It's the year of the baby in Kellyville. Four families within our group of friends are expecting babies to arrive around the holidays. And Eve has meals for moms on the brain. Usually, the gals in the group spend a week taking turns sending over hot meals to the new mom. This year, I'm thinking of sending frozen casseroles before the babies come. Then Mom can use them during the tired ninth month of pregnancy or save them for the sleep-deprived first month with baby. I made calls to the usual sources -- ladies who have opinions on all topics -- to get some tips on freezing meals. "I freeze just about everything," laughed foodie friend Nancy. "And I am a big fan of tripling recipes so that I have a few extra meals to freeze. But certain dishes where texture is important don't freeze well, like soufflés or mousses. And with chicken noodle soup, if you freeze it with the noodles, the noodles will soak up a lot of the liquid. So never put the noodles in with the soup to freeze it. Cook the noodles up and add them to the liquid when you are about to serve it."
Nancy continued, "With most food, it's a question of how you defrost it. Some things are harder than others to defrost. Muffins freeze nicely and then only take about 30 seconds in the microwave to warm up. Potatoes gratin, chicken dishes, meatballs, tomato sauces, soups, cookie dough, and meatloaf are all regular frozen items in my freezer. With meatloaf, I prepare it in muffin tins, so I have individual serving sized loafs. We call them 'meat muffs.'
"Any dish that calls for frozen peas, I add the frozen peas to the dish right before putting it into the freezer so the peas stay frozen and don't get mushy."
Nancy offered one of her favorite recipes to freeze. "It is a 40-clove garlic chicken," she said. "You slowly sauté chicken parts in white wine, chicken stock, butter, garlic, and salt and pepper. That dish is a good freezer meal."
Cathy prepares freezer meals for a different reason. "I hate cooking," she explained. "So if I prepare a meal for a friend, I also make one for my family and freeze it. Quiches freeze well if you prepare the crust correctly. My go-to recipe is governor's chicken, which only has a few ingredients: onion-soup mix, Italian dressing, and apricot preserves. Mix them all together and pour onto chicken breasts and bake for 25 minutes. Serve over rice. It's a take on a sweet-and-sour recipe, and kids always enjoy it."
Cathy also recommended chili. "The meat can be round steak or pork, and you add garlic, onions, bacon, diced tomatoes, wine, kidney, pinto, and great northern beans. Season with cumin, chili powder, and black pepper and simmer for three hours. Serve over cornbread with grated cheese. It's a great comfort food and a protein blast for the new mom."

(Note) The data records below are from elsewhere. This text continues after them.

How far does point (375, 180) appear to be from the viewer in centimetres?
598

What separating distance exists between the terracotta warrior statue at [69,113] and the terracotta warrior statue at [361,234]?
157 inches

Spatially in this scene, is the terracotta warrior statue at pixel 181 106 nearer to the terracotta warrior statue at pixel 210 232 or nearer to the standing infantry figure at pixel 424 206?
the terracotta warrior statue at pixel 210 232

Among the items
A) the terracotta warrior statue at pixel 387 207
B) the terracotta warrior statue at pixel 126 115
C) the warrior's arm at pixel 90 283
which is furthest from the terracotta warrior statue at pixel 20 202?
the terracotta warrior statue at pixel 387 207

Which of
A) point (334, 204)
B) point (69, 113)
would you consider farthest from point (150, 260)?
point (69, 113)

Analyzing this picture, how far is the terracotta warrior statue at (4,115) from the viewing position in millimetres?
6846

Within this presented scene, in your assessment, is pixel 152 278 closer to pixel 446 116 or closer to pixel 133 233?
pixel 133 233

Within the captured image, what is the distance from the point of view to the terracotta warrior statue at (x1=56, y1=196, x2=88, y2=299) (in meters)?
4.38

Erica suggested a pasta meal. "I've been making stuffed manicotti shells, which are easy to prepare and freeze well. Cook pasta shells about six minutes until they are still a bit stiff. Make up the ricotta mixture, stuff the shells, and freeze them in Ziploc bags. When you are ready to cook them up, just pour tomato sauce over them and bake."
"I just made green chile chicken enchiladas from Sunset magazine's September issue," explained Jill, "and I must say, it was a crowd favorite. I'm adding it to my regular-meals list. The cooked enchiladas can keep in the freezer for a month. The recipe calls for roasted green chilies, but I used jarred green chilies from Trader Joe's. It also called for garlic, butter, olive oil, chicken broth, corn tortillas, salt and pepper, and sour cream."
Sarah suggested a tuna casserole. "It doesn't sound that tasty but it does come out delicious. Boil any type of pasta and add milk, any cream-soup mix, mayo, onion, tuna, and top with shredded cheese. I leave the peas out because my kids won't touch them, but the recipe does call for them and sliced mushrooms."
I found a few more freezing/thawing tips online at life.familyeducation.com . "Cool foods quickly before packaging. Don't let food stand at room temperature longer than 30 minutes before freezing.
"Do not freeze tomato-based or other acidic foods in aluminum baking pans or cover them with aluminum foil.
"Freezer burn occurs when foods are frozen for an extended period of time or not properly wrapped and sealed. Even though these foods do not pose any health risks, the freezer-burned areas will be dried out and tasteless.
"Never defrost perishable foods (meat, poultry, fish/seafood, dairy, eggs) outdoors, in a cold room in the house, or on the kitchen counter." Instead, the site suggested using the refrigerator to defrost "meat/poultry/seafood or casseroles 24 to 48 hours or until completely thawed.... For fast thawing, place frozen packages in a watertight, sealed bag and cover with cold water. In the microwave oven, remove food from store wrapping (foam trays or plastic wrap) that may release chemicals into foods. Allow six to eight minutes per pound of food when thawing in microwave on low heat."